How many lines of the records contain the string "icing"? Treat uppercase and lowercase letters as different, and reply with the number alone.

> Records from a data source
........
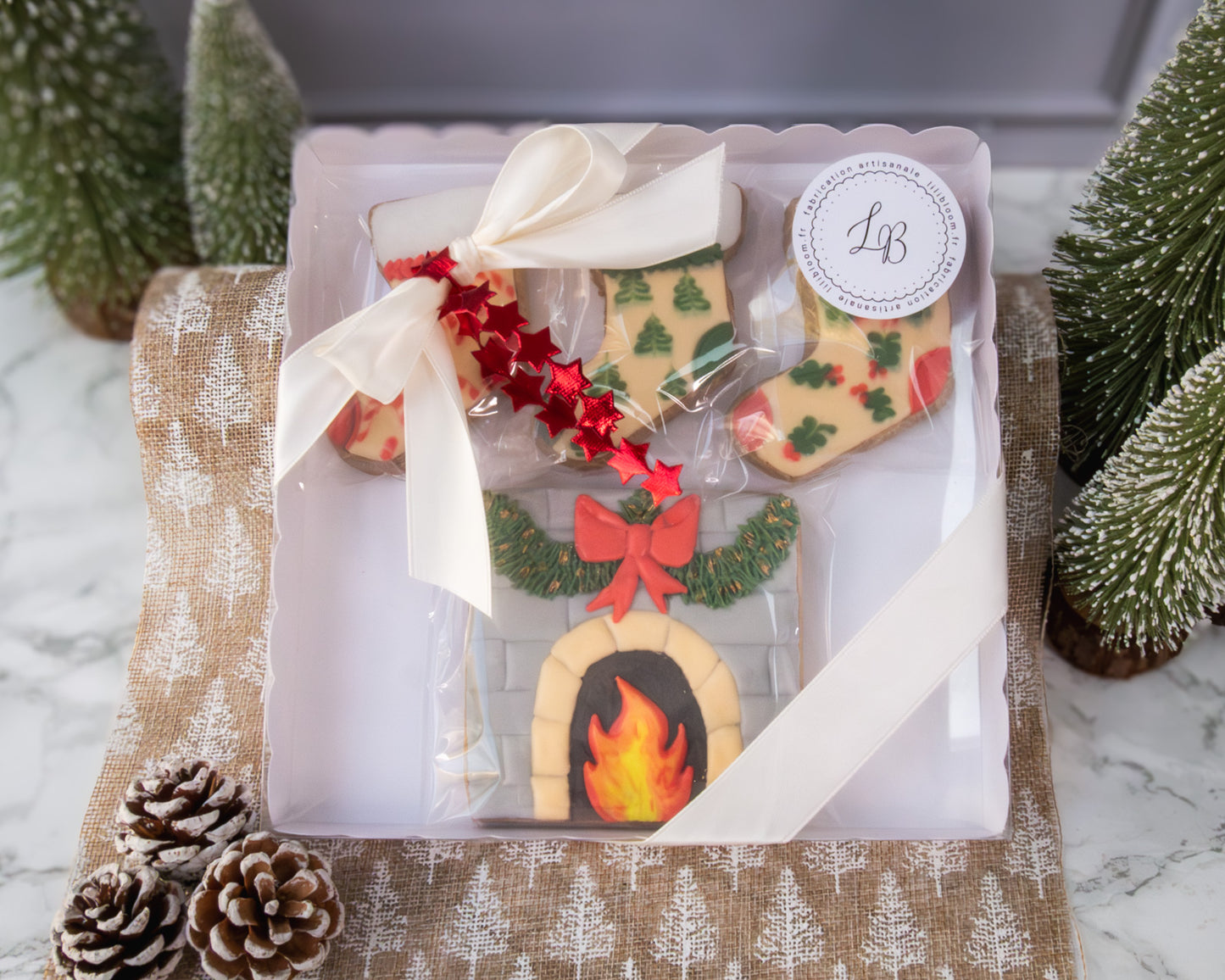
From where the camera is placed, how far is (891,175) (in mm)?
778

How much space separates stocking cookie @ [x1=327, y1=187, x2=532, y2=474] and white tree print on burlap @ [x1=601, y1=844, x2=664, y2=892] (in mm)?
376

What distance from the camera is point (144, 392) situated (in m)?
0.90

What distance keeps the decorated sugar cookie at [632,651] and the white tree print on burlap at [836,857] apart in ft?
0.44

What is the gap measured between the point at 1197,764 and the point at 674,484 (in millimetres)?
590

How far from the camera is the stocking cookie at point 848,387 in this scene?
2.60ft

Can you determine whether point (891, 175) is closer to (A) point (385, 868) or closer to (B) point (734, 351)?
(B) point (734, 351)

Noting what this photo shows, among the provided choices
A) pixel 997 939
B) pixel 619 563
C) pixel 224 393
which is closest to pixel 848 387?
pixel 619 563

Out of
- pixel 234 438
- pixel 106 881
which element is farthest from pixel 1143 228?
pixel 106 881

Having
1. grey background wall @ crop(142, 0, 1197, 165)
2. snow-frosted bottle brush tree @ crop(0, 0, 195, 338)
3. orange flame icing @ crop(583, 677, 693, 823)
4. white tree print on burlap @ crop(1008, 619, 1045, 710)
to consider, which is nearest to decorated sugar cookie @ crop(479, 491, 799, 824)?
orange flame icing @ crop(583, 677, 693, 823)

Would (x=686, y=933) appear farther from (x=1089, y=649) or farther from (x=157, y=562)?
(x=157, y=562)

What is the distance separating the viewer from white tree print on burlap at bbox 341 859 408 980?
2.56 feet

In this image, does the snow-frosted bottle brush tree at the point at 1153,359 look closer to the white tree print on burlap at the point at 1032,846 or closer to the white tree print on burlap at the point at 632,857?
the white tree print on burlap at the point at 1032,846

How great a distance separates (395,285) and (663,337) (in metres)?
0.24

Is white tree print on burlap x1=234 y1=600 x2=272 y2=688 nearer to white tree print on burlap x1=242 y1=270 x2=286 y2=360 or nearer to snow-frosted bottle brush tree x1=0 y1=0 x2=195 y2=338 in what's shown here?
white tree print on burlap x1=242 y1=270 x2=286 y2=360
........
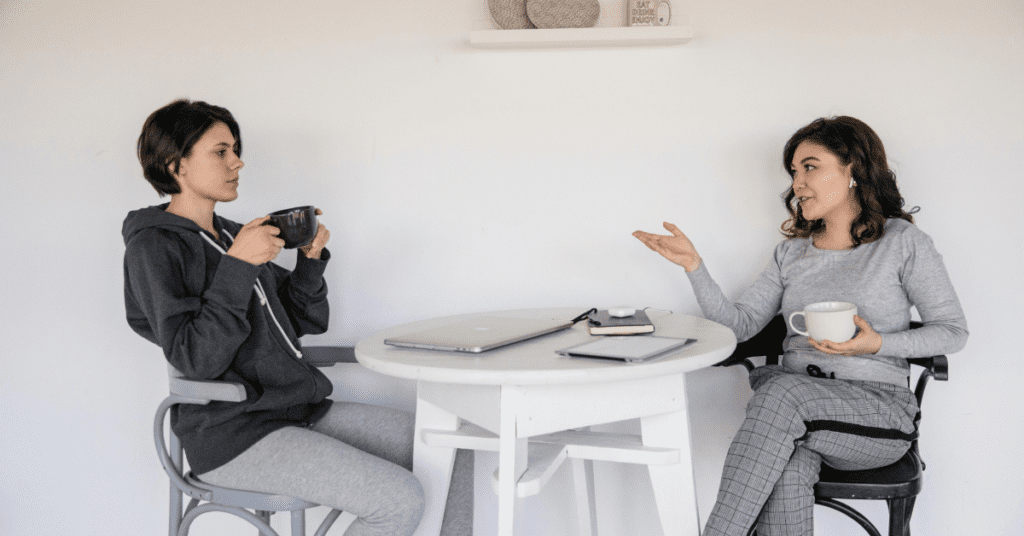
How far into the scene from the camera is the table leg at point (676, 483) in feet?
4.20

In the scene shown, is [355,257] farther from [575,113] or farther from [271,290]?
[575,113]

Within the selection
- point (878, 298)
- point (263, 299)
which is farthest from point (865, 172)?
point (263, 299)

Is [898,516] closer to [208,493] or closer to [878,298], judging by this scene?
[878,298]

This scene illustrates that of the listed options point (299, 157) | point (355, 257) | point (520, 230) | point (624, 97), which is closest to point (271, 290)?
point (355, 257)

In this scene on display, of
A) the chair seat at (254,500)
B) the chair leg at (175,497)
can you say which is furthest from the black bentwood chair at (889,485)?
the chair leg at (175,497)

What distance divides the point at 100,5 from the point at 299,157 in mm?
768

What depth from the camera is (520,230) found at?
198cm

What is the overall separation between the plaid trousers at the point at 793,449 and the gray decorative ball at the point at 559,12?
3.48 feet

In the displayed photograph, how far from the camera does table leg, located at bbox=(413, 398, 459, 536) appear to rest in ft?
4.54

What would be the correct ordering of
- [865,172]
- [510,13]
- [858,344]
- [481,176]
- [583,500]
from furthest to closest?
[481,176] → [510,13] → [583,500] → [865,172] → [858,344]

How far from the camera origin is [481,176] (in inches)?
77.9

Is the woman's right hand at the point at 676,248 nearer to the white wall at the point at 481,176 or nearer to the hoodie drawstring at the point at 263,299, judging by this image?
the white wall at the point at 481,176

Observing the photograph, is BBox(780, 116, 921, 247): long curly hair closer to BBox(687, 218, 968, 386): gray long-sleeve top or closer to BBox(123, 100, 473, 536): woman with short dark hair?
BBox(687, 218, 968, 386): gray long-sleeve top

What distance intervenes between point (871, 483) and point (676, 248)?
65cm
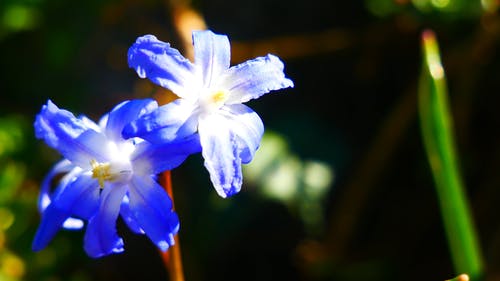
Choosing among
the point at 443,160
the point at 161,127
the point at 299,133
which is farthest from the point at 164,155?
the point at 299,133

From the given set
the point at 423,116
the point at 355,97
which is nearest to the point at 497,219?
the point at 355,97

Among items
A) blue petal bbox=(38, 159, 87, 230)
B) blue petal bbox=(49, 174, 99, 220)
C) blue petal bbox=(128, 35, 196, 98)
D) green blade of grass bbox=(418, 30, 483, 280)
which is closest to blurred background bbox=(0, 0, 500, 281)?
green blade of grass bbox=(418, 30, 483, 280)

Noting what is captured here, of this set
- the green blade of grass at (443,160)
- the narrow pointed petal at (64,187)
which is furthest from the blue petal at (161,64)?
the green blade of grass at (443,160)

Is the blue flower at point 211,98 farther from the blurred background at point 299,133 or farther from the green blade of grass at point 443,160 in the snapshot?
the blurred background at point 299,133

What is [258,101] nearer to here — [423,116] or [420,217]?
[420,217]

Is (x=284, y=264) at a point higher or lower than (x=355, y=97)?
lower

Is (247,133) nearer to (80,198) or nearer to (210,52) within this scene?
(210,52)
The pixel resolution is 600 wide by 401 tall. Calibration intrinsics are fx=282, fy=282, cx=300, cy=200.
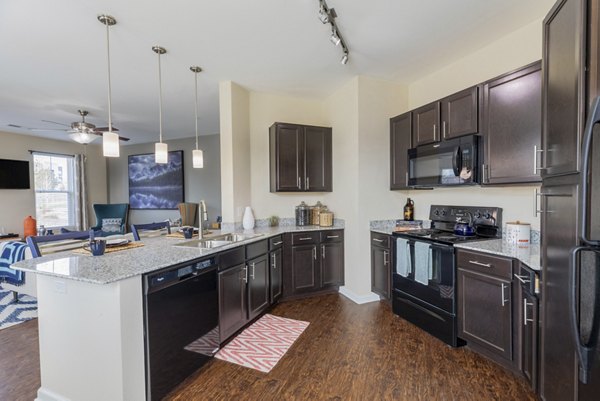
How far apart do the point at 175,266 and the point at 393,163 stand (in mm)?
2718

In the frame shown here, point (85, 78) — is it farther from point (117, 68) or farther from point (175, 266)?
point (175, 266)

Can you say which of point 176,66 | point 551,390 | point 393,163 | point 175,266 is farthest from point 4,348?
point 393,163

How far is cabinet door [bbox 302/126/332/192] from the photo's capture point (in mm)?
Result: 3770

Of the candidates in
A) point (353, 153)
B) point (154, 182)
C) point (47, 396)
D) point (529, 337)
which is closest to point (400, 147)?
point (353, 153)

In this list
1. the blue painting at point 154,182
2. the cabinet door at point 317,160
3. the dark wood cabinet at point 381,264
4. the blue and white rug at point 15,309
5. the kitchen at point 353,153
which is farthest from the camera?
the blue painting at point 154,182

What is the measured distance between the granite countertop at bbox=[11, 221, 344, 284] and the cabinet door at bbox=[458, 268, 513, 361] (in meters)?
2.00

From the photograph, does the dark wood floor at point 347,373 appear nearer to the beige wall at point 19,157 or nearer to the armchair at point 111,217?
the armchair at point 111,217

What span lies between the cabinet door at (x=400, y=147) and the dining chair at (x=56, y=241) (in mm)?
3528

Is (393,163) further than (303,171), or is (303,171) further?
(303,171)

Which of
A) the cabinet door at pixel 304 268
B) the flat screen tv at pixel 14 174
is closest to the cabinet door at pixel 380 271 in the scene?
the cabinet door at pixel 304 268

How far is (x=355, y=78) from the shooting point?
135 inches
........
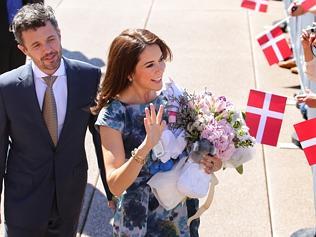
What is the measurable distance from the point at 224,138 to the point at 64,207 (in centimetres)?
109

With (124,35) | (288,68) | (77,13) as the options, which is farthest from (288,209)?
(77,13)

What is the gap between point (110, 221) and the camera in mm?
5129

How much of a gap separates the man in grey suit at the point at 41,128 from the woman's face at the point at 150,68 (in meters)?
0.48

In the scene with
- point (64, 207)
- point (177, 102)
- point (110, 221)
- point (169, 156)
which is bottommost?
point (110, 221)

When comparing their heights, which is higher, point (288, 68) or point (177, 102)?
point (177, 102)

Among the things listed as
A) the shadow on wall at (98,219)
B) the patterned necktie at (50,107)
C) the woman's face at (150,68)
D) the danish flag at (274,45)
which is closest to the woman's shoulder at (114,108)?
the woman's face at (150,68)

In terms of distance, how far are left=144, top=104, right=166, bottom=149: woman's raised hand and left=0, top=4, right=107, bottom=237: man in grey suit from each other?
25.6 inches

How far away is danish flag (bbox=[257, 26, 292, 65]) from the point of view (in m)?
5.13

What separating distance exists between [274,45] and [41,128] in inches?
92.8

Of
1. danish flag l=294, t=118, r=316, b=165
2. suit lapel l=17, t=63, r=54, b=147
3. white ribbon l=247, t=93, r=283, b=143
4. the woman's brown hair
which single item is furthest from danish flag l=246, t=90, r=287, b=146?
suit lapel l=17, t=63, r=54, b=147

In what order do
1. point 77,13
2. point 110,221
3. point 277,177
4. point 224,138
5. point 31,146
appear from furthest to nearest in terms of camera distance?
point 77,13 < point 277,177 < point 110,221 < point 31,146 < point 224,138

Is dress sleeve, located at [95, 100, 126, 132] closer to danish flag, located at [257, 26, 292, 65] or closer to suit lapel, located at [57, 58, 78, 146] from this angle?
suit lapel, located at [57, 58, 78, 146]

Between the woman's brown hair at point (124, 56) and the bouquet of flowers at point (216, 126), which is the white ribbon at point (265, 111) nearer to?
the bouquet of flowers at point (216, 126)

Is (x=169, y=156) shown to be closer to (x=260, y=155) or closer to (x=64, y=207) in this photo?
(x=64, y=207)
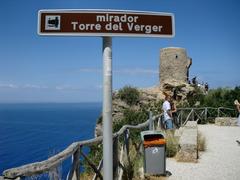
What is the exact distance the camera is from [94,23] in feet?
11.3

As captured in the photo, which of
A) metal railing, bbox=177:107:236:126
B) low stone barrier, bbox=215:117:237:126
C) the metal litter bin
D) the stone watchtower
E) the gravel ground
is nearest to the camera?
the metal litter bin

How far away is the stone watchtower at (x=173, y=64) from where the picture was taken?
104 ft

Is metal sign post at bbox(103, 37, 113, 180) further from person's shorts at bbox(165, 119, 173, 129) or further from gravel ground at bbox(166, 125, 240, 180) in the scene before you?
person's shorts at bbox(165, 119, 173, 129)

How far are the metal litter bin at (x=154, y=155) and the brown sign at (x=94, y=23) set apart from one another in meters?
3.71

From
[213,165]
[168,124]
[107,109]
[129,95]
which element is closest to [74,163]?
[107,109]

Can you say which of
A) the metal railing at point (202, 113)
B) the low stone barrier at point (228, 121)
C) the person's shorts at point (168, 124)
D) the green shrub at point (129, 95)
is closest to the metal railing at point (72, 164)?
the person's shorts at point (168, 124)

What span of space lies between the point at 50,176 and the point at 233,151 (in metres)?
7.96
........
> WRITTEN SOLUTION
2